Source data:
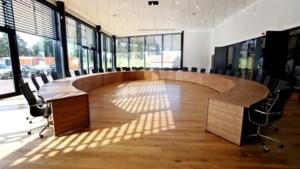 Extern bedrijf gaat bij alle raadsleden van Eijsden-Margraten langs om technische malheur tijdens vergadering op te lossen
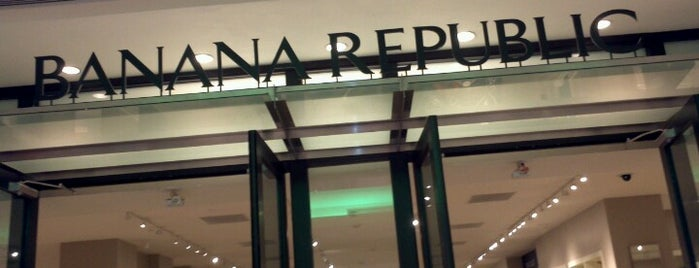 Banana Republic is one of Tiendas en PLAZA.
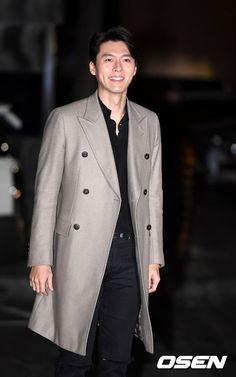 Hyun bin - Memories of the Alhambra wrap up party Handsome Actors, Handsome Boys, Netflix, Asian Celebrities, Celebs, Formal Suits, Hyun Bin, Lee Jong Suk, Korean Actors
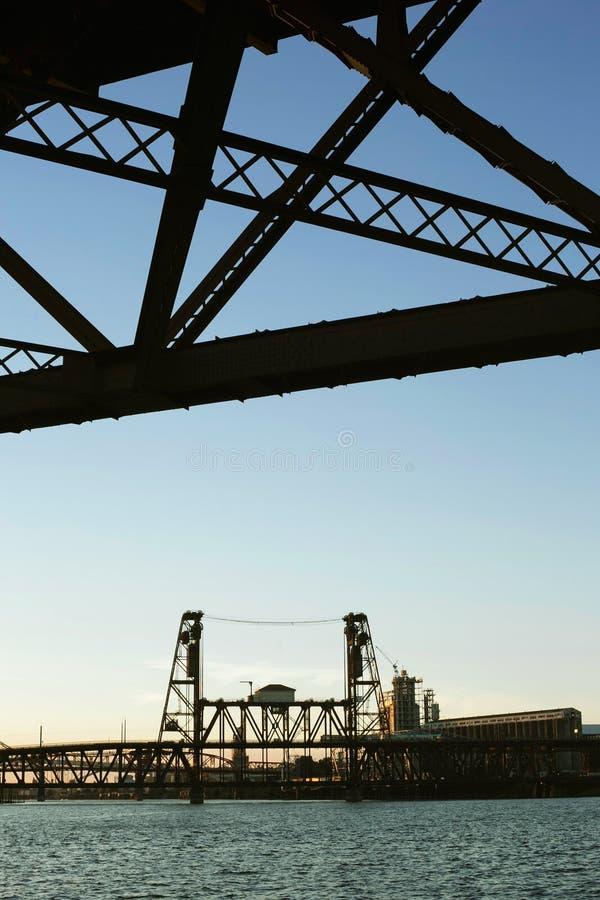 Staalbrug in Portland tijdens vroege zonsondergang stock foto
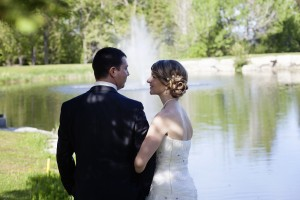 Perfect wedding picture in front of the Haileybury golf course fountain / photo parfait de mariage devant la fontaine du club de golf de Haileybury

...

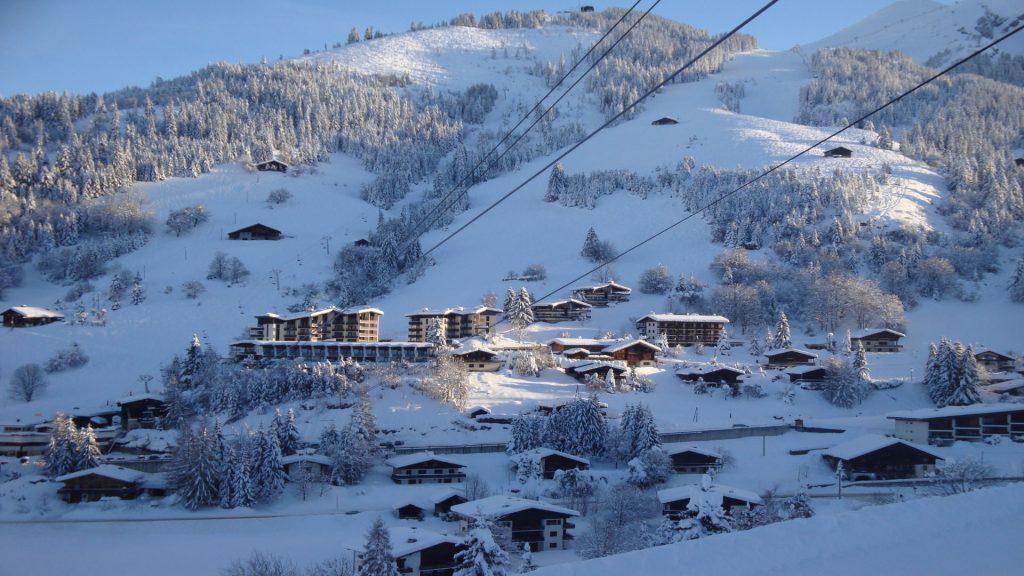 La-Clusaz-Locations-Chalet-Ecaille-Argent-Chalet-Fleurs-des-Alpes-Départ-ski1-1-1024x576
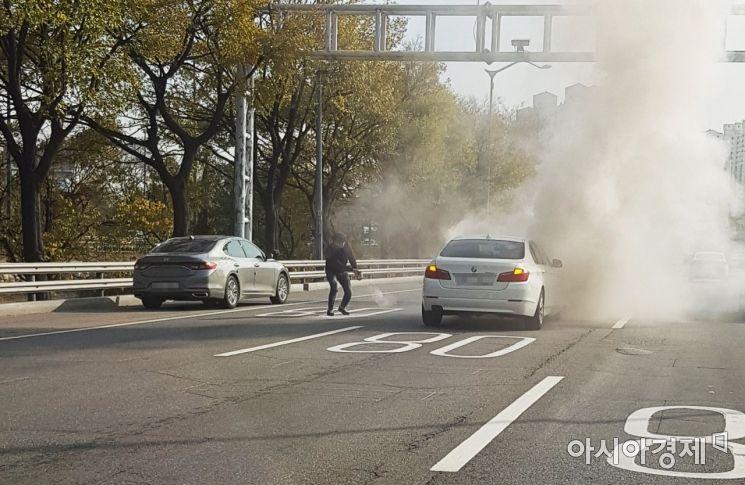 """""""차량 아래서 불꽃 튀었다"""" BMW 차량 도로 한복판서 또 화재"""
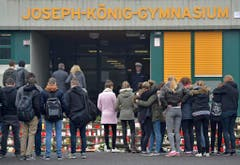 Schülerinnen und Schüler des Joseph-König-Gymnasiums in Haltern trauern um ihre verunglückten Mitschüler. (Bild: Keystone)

Problem requirements: Your answer should consist of the lines above between those holding "Staalbrug in Portland" and "Perfect wedding picture", inclusive, reproduced word for word and without pictures.

Task output:
 Staalbrug in Portland tijdens vroege zonsondergang stock foto
 Perfect wedding picture in front of the Haileybury golf course fountain / photo parfait de mariage devant la fontaine du club de golf de Haileybury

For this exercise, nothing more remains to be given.